Кошкин опять вспомнил Гомера – то, как устами земных героев он поносит олимпийских богов:
Грозно меж тем на богиню вскричал Диомед воеватель:
Скройся, Зевесова дочь! Удалися от брани и боя.
Или еще не довольно, что слабых ты жен обольщаешь?
Если же смеешь и в брань ты мешаться, вперед, я надеюсь,
Ты ужаснешься, когда и название брани услышишь…
Виктор Николаевич покрутил точеной головкой, разметав по плечам роскошные светлые волосы, и решил, что такие сложные даже для абсолютного большинства его современников слова, сейчас произнесенные троянкой, его подсознание как-то трансформирует, подстраивает под себя; так же, как и Кассандра сейчас понимает его слова сквозь призму пролетевших тысячелетий.
– А какой, кстати, сейчас у вас год? – поставил он в тупик незримую собеседницу.
Та послушно что-то ответила, но на этот раз трансформатор речи не справился, прострекотал что-то неудобоваримое.
– Значит, – сообразил Кошкин, – наше летоисчисление никак не пересекается с вашим; у них нет общего знаменателя.
Он попытался быстро подсчитать – прибавить к тем годам, что прошли от рождества Христова… сколько? Какой момент троянской истории можно было взять за исходную точку? Он задал Кассандре теперь этот вопрос, одновременно давая ей достаточно степеней свободы для того, чтобы тело дочери царя Приама, наконец, скрылось под одеждами. Как оказалось, хозяйке тела никаких степеней не требовалось. Она звонко хлопнула ладоши, и в комнату вбежали весьма легко одетые девушки, которые бросились к ней (а значит, и к Кошкину) с какими-то тряпочками в руках. Будь Николаич в своем теле, он бы в панике скрылся за одной из дверей, что были плотно прикрыты за спиной. Но здесь и пока – по его собственному разрешению – командовала чужая воля. Она разрешила совершить с телом поочередно утреннее омовение, умащивание пахучими маслами, которое умелые руки совершили так быстро и воздушно, что и Кошкин, и Кассандра не успели даже возбудиться от этих прикосновений.
Там амброзической влагой она до малейшего праха
С тела прелестного смыв, умастилася маслом чистейшим
Сладким, небесным, изящнейшим всех у нее благовоний…
Утренний туалет тоже, наконец, свершился – прямо в спальне, в какую-то переносную, хитро изогнутую штуковину, заменившую ночной горшок.
– Вообще-то там, – женская ручка, уже скрытая наполовину чем-то невесомым, показала на одну из закрытых дверей, – есть настоящий туалет (переводчик с трудом, но справился с этим словом), но я, как истинная дочь царского рода, тоже обязана терпеть лишения во время войны – вместе с народом Трои.
Впрочем, она тут же хихикнула, и сообщила скучную правду:
– Воды стало меньше из-за осады, а без нее в туалете только вонь и смрад.
Кошкин согласился, что такую увлекательную экскурсию можно пропустить, и вместе с Кассандрой вышел в другую дверь, которая – как оказалось – вела в столовую.
– Нет, – огляделся женскими глазами Виктор Николаевич, – это не столовка; это пиршественный зал, в котором могут возлежать не меньше полусотни гостей… вместе с хозяйкой, конечно.

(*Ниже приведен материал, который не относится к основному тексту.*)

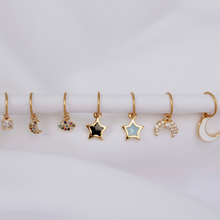 Cargar imagen en el visor de la galería, PIERCING CUADRO BRILLANTE
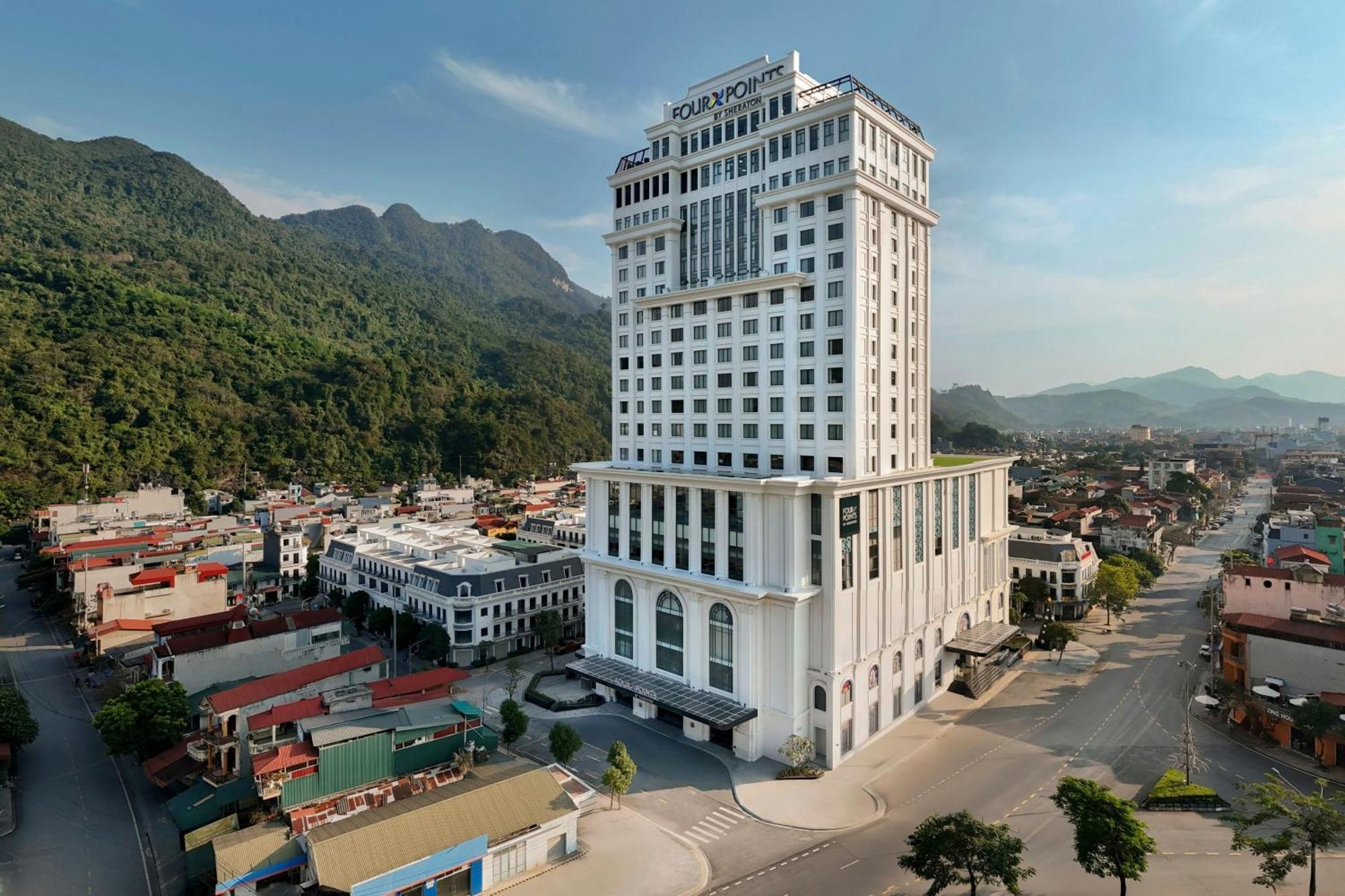 Four Points By Sheraton Ha Giang Exterior photo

Хозяйка привычно заняла место во главе «стола» – на невысоком возвышении, украсив собой мягкое ложе, на котором вполне можно было почивать (зачем тогда спальня – ради статуса?). К ложу тут же потянулась бесчисленная колонна других прекрасных красавиц («Других-других!», – подтвердил Кошкин, который обнаружил в себе способность приглядываться к женским лицам); в руках они внешне легко несли огромные подносы с чем-то необычным – и на вид, и, главное, на вкус. Виктор Николаевич даже испугался – прежде всего, гостей, которые, несомненно, должны были явиться на утренний пир. Однако, как тут же пояснила Кассандра, никаких гостей не ожидалось.
…омывшись они, умащенные светлым елеем,
Сели с друзьями за пир; и из чаши великой Афине
Полными кубками, сладостней меда вино возливали…
– А это все, – Кошкин обвел ее рукой горы съестного, – мы съедим с тобой вдвоем?!
– Не съедим, – согласилась с ним царевна, – но отпробуем знатно. Угощайся. Что останется – пожертвуем богам; той же Афине… Ну, или служанки доедят, если боги побрезгуют.
– Угу, – замычал Николаич уже полным ртом (тоже чужим, кстати), – а ты давай, вещай!